The main strength of the present study is represented by a large number of prospectively enrolled patients in a well-defined time-lapse in a large number of centers, treated by mini-invasive surgery in more than 80% of cases, representing a wide sample of surgical units performing colorectal resections in Italy. Although the multicenter nature of the data may be a definite source of clustering bias, it is undoubtedly representative of real-life clinical practice. Another strength is represented by its methodology (Fig. 1): (a) a reasoned selection of patients from the parent database was performed upon explicit criteria, limiting data imbalance; (b) the inclusion of 20 covariates into the model allowed to account for the potential clustering bias of multicenter data, for any confounder due to different perioperative pathways, to surgical approach and techniques, to blood transfusion-related morbidity [47], and to patient-related factors; (c) evaluation of the treatments effect through a weighted-adjusted regression model including the same 20 covariates [48]. Although the treatment groups were significantly unbalanced before GBM weighting (Table 2) concerning several well-known risk factors for the endpoints (i.e.,: age, sex, ASA class, nutritional status, minimally invasive surgery, type of resection, type and caseload of the recruiting center), the machine-learning generalized boosted model used in this study markedly improves bias reduction minimizing the distance of the weighted distributions of the 20 covariates (Fig. 2) compared to alternative methods such as IPWT [36, 37].

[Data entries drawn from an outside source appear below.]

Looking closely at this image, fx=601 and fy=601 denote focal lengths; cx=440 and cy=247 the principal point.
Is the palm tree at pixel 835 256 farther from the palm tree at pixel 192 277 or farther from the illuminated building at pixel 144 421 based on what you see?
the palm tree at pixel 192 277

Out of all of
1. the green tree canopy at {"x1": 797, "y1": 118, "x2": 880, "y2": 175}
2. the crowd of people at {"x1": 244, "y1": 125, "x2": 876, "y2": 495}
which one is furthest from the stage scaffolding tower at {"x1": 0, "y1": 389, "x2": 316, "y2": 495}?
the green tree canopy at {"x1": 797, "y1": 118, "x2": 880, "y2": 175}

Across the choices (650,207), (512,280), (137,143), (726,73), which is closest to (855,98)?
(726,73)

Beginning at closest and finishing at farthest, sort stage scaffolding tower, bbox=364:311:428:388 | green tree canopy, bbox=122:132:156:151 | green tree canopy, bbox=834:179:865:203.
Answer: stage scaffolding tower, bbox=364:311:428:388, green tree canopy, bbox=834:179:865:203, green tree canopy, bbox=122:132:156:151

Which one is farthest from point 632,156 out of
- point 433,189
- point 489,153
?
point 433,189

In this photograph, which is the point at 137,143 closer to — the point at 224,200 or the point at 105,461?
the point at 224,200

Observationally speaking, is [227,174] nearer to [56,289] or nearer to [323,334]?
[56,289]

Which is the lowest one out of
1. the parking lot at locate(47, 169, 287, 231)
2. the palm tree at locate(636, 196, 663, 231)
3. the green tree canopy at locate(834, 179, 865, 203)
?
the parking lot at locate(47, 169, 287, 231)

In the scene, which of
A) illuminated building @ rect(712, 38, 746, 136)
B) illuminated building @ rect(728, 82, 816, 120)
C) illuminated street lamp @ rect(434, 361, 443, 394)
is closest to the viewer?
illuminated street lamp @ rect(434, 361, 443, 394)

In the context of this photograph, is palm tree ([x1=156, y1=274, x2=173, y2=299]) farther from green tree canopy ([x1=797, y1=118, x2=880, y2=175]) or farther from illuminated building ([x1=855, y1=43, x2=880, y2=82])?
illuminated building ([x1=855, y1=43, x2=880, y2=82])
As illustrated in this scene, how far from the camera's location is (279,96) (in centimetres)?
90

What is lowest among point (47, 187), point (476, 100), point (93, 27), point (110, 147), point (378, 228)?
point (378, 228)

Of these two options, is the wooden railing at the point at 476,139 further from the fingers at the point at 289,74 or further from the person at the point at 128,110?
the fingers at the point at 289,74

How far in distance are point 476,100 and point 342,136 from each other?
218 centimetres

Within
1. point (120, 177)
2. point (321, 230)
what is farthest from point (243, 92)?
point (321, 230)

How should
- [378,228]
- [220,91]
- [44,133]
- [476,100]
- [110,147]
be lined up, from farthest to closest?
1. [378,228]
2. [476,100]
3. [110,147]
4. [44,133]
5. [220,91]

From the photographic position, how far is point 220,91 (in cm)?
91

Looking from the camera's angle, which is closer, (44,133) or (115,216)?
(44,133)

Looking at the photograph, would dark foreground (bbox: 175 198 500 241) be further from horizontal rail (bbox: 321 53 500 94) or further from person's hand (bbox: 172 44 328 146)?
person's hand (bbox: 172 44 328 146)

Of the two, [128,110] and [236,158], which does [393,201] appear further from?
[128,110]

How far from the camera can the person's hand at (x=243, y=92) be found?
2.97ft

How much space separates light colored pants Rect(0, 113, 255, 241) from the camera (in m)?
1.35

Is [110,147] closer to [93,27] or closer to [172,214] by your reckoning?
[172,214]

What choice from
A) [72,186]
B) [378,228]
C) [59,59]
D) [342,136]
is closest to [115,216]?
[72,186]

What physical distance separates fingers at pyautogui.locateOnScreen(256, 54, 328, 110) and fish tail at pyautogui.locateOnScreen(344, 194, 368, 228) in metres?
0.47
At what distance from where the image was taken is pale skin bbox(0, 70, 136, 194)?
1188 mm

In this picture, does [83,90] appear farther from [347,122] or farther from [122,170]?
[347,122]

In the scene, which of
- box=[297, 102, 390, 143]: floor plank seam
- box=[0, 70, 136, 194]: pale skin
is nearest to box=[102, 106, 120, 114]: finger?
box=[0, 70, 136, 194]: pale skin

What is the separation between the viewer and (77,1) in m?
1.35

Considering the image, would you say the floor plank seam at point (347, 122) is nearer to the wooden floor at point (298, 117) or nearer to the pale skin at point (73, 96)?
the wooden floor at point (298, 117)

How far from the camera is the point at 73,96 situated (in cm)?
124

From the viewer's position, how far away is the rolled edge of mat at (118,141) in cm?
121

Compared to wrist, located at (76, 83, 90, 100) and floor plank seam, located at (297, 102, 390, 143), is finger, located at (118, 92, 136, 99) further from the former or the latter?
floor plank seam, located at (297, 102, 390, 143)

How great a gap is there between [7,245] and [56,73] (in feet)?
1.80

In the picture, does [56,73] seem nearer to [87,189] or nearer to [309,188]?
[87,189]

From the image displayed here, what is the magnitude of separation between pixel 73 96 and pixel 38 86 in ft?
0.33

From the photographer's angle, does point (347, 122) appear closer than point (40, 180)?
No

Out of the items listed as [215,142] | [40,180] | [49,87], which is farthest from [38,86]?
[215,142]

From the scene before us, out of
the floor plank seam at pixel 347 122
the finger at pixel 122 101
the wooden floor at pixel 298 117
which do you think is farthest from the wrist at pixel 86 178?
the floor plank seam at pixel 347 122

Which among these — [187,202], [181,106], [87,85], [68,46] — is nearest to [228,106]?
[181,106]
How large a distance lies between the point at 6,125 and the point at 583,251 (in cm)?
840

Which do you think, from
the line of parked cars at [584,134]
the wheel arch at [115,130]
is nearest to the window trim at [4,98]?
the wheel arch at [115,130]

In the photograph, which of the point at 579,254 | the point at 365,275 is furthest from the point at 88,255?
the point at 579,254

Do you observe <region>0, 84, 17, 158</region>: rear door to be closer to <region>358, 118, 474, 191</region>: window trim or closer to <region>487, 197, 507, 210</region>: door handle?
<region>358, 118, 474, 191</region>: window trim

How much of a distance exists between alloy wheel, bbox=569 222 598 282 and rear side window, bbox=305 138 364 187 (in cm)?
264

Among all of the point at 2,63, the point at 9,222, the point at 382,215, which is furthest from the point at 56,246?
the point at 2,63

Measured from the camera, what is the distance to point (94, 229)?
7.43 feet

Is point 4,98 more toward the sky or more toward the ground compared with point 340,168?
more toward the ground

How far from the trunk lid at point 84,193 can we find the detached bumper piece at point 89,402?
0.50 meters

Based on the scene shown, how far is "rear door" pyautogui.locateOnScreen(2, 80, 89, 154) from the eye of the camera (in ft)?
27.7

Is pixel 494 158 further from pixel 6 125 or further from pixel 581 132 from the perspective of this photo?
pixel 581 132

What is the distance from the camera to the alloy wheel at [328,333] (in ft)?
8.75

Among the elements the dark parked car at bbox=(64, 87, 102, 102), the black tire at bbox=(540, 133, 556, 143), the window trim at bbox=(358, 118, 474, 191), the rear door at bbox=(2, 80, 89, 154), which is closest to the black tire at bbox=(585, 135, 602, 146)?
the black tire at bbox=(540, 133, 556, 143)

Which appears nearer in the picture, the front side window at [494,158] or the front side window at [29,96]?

However, this study has several limitations, and its results should be interpreted with caution: (a) a relevant heterogeneity of oral antibiotic schedules (Table 1), as within and between previously published RCT and related meta-analyses [33]; (b) the exclusion criteria applied to the parent database (Fig. 1) practically excluded any resection performed for low rectal cancer, making the results not applicable to this subgroup of patients; (c) several aspects of health-acquired infections preventive bundle (preoperative whole-body bathing, hair removal, and skin decontamination) and single surgeon’s experience [49] were not measured in the parent studies; (d) finally, further bias from residual unknown factors and potential measurement errors by the participating investigators may have had an impact on the results.

Conclusions

This multi-treatment machine learning analysis, despite the limitations mentioned above, showed that mechanical bowel preparation combined with oral antibiotics significantly reduced the SSI risk after elective colorectal surgery.